Hypothesis: If we add higher concentrations of sugar to the dialysis tubing, then the net movement of coffee into the dialysis tubing will increase.
Materials scale or balance
24" dialysis tubing
4 transfer pipets sugar scissors rubber bands four coffee cups - they need to be roughly the same size
250ml graduated cylinder ruler small sauce pan
3 clean containers (600mls (about 20 ozs) or larger)
Procedure:
1. Cut four 6-inch pieces of dialysis tubing and soak in a coffee cup filled with tap water for 2 hours prior to your start time. While waiting, prepare the sugar solutions using the following protocol: you will need a saucepan, tap water and sugar near the stove for this portion of your experiment. Prepare the following three solutions:
A) Add 5 grams of sugar to your 250ml graduated cylinder and then add water up to the 250ml mark. You will place a small piece of plastic wrap over the top of the graduated cylinder (or parafilm if you have that), and mix the sugar with the water. Then pour the contents into a small saucepan over the stove. You will fill the graduated cylinder up to the 250ml mark again and then pour the tap water into the saucepan as well. You will now heat the mixture on the stove and stir until the sugar has dissolved. Once this has happened, you will remove the solution from the saucepan, pour the solution into a container and label that container 1% sugar solution.

****************************************

__Work order__
Reproduce the dialysis tubing experiment word for word, in full. Rely only on the dialysis tubing experiment itself.

__Data excerpt__
****************************************

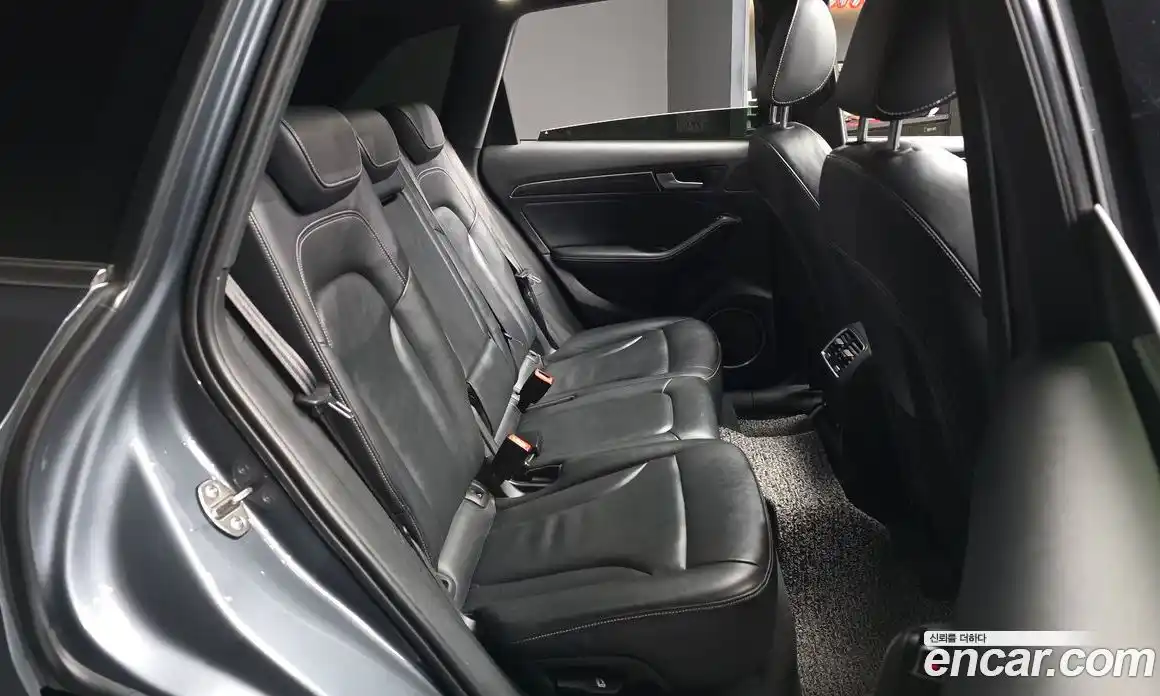 Audi SQ5 2014 3.0 Автомат в Москве № 801740, фото 12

****************************************

__The completed task__
Hypothesis: If we add higher concentrations of sugar to the dialysis tubing, then the net movement of coffee into the dialysis tubing will increase.
Materials scale or balance
24" dialysis tubing
4 transfer pipets sugar scissors rubber bands four coffee cups - they need to be roughly the same size
250ml graduated cylinder ruler small sauce pan
3 clean containers (600mls (about 20 ozs) or larger)
Procedure:
1. Cut four 6-inch pieces of dialysis tubing and soak in a coffee cup filled with tap water for 2 hours prior to your start time. While waiting, prepare the sugar solutions using the following protocol: you will need a saucepan, tap water and sugar near the stove for this portion of your experiment. Prepare the following three solutions:
A) Add 5 grams of sugar to your 250ml graduated cylinder and then add water up to the 250ml mark. You will place a small piece of plastic wrap over the top of the graduated cylinder (or parafilm if you have that), and mix the sugar with the water. Then pour the contents into a small saucepan over the stove. You will fill the graduated cylinder up to the 250ml mark again and then pour the tap water into the saucepan as well. You will now heat the mixture on the stove and stir until the sugar has dissolved. Once this has happened, you will remove the solution from the saucepan, pour the solution into a container and label that container 1% sugar solution.